Date: 2006-05-27 09:31 pm (UTC)
From: [identity profile] elcucuyfeo.livejournal.com
It might be a while before we get to see it.. =( I did the next best thing and read the summery at MovieSpoiler.com.

Cure for homosexuality, I hear the Chinese have a method involving cattle prods. Problem with that is, if you get enough shocks to your privates with cattle prods, you'd say you started the Chicago fire, but it dosen't make it so now does it?

Date: 2006-05-28 12:27 am (UTC)
From: [identity profile] kyryn.livejournal.com
I don't care about spoilers, it sounds like the thirteen year-old that lives in my heart will be extremely happy when I get to see this one. Thanks for letting me know. :)

Date: 2006-05-28 03:29 am (UTC)
From: [identity profile] hecatemahadevi.livejournal.com
I killed the thirteen-year-old who lived in my heart. She talked about Star Trek too much. I hate that show.

I wish I could go out and see a movie, but aside from the need for money (I'm sure I could spare the cash, but then I'll just say that the next time I want to do something, and so on—we all know how *that* goes), I seem to still have the Ninja Virus from Hell, which makes me tired and my lymph nodes sore without making me lousy enough to justify taking large amounts of drugs and sleeping all day. And the idea of going to a human-filled theatre, where I may even exchange pathogens...eh. I'll wait for the DVD. (You can't turn on the captions in the theatre anyway =P and I need to read what they're saying, or I can't follow what's going on! Too much subtitled anime..)
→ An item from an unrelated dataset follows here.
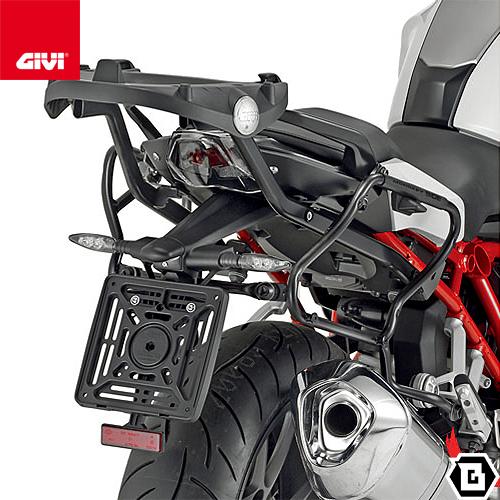 GIVI PLXR5117 サイドケースホルダー MONOKEY SIDE（モノキーサイド）V37 ...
Date: 2006-05-28 04:46 am (UTC)
From: [identity profile] okojosan.livejournal.com
I loved it too. Even though it deviated from the comics, who cares? The characters have been revisited again and again, and as long as they stay fairly true to themselves, I enjoy them.

I did kind of want to see Phoenix fly around adn blow up planets, though!

Date: 2006-05-28 03:34 pm (UTC)
From: [identity profile] the-mouthpiece.livejournal.com
I liked Xavier's exit strategy :)

Date: 2006-05-28 08:00 pm (UTC)
From: [identity profile] hauptmann.livejournal.com
Sad thing is, when I read the first line I asked myself "when did the second one come out?"

I remember that thirteen year old X-men-obsessed girl, I met her soon after I met you!

Date: 2006-05-30 12:59 am (UTC)
From: [identity profile] badjahsensei.livejournal.com
I agree here. I loved seeing Kitty in action. That scene in Leech's room was classic Kitty: brains over brawn. She has to be in X-4....

Though as a fat person, I was actually disappointed that Blob never made it into the movies. Even during the scene in the church, Phat shifted to "normal" size before he joined the group. Just a personal beef, I guess.

I really wanted to see more of Jean's inner torment over the Phoenix issue. She was just sort of....there for most of the movie. They erally didn't even hit her relationship with Storm, who took her death almost as hard as Scott did in the comics. I remember finally getting to read X-Men 137 around 1987, and seeing how JEan was always conflicted over it, which led to her taking her own life. I'll concede that it added an aspect of tragi-romance, but Logan killing her just sat wrong with me. I guess I was expecting her to inject herself with the "cure" or take some other form of self-sacrifice.